22 April, 2005

Short jokes II

Q: Why do woman get their belly buttons pierced?

A: So they have a place to hang a air freshener!


Q:What is the difference between a wife and a girlfriend?

A:About 45 pounds!!

Q:What is the difference between a huband and a boyfriend?

A:About 45 minutes !!


What is the difference between a whore, a nimpho, and a blonde?

The whore says, "Aren't you done yet?" , The nimpho says, "Are you done ALREADY?" And the blonde says, "Beige. I think I'll paint the celling beige..."

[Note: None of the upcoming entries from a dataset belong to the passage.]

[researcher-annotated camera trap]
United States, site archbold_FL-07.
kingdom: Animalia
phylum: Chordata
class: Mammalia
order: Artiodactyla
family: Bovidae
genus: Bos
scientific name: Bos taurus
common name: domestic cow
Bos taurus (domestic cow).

Two friends meet each other on the street. "hello! Where are you coming from?" asked Bill. "Oh, don't ask me! I'm coming from the cemetery. I just burried my mother-in-law" replied Sid. "I'm so sorry!" said Bill, "But why is your face schratched all over?". "It wasn't so easy!" said Sid, "She put on a hell of a fight!"


What's the dofferemce between meat and fish?

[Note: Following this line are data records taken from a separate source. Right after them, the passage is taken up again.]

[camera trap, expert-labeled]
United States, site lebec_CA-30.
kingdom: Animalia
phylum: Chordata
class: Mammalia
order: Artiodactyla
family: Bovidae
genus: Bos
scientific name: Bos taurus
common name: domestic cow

If you beat your fish, it'll die.


How are twisters (tornadoes) and marriage alike?

They both begin with a lot of blowing and sucking, and in the end you lose your house.

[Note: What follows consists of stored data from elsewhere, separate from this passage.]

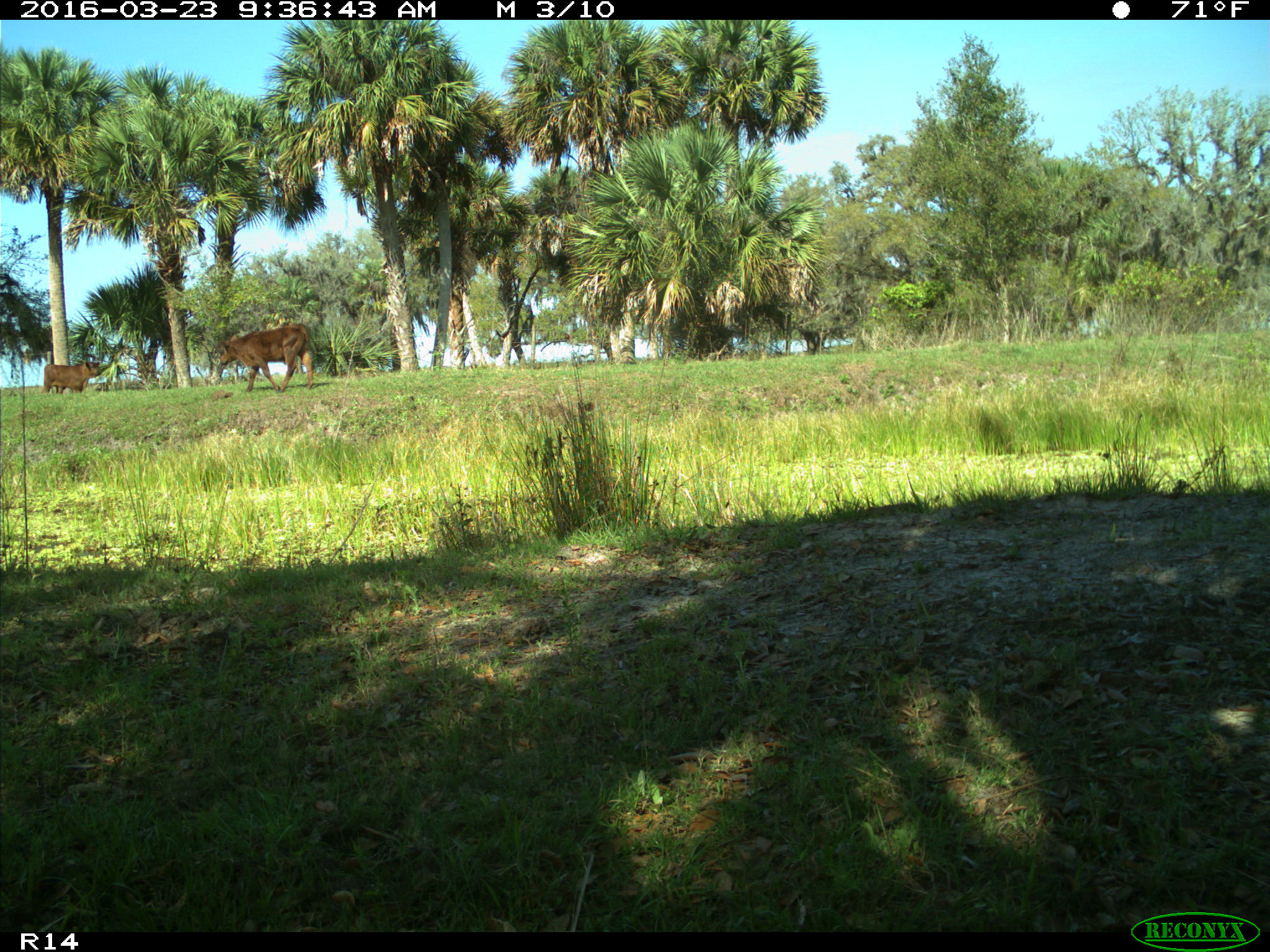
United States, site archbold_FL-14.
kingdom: Animalia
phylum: Chordata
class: Mammalia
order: Artiodactyla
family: Bovidae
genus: Bos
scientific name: Bos taurus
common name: domestic cow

What do Germans use for birth control?

Their personalities!


What do you say to a woman with 2 black eyes?

You don't, you've told her twice already!


What is the Australian for foreplay?

Brace yourself, Sheila!

And the Welsh?

Are you awake, Gwen?


Do you smoke after sex?

I don't know, I've never looked.


What do you call a man that doesn't use contraceptives?

Daddy.


What's the difference between your wife and your job?

After 10 years jour job still sucks.